Meine einzige Zuflucht waren die Bücher, die ich in meinem Gepäck hatte – und mein Tagebuch, das ich inzwischen immer ernsthafter führte. Es erlaubte mir, meine Einsichten und Erfahrungen ebenso wie meine intimsten Gefühle in Worte zu fassen. Auf diese Weise half ich mir selbst. Indem ich alles, was ich erlebte und fühlte, durch das Schreiben verarbeiten konnte, war ich meinem Befinden weniger ausgeliefert. Auch hier in England. Das Tagebuch ermöglichte mir, meiner Unzufriedenheit Luft zu machen.
«18. Juli. Diese Ferien sind auf die Dauer ein Leerlauf. Die Zeit vergeht völlig nutzlos: Am Morgen das reichliche Frühstück, danach, wenn’s schön ist, zum Strand, dann irgendwo Mittagessen, zurück ins Hotel, den Rest des Nachmittags Lesen und Schreiben, dann wieder essen. Die Erwachsenen tanzen manchmal noch in der Hotelhalle, doch weil der einzige Fernseher ebenfalls in der Lobby steht, bleibt mir nichts anderes übrig, als noch einmal lesen oder dann schlafen zu gehen. Und bei schlechtem Wetter wird irgendwohin gewandert und in einem Wirtshaus Geld ausgegeben. Ich habe nach einer Woche genug. Ich brauche mehr action.»

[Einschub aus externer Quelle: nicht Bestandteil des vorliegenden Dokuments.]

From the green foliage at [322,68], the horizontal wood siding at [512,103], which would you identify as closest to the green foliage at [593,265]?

Zwei Tage später dann besserte sich meine Laune:
«20. Juli. Immerhin sind jetzt neue englische Gäste gekommen – unter ihnen auch eine hübsche 14jährige. Endlich jemand in meinem Alter. Und um 21:12 Uhr heute Abend landen zwei amerikanische Astronauten auf dem Mond. Ich bin gespannt!»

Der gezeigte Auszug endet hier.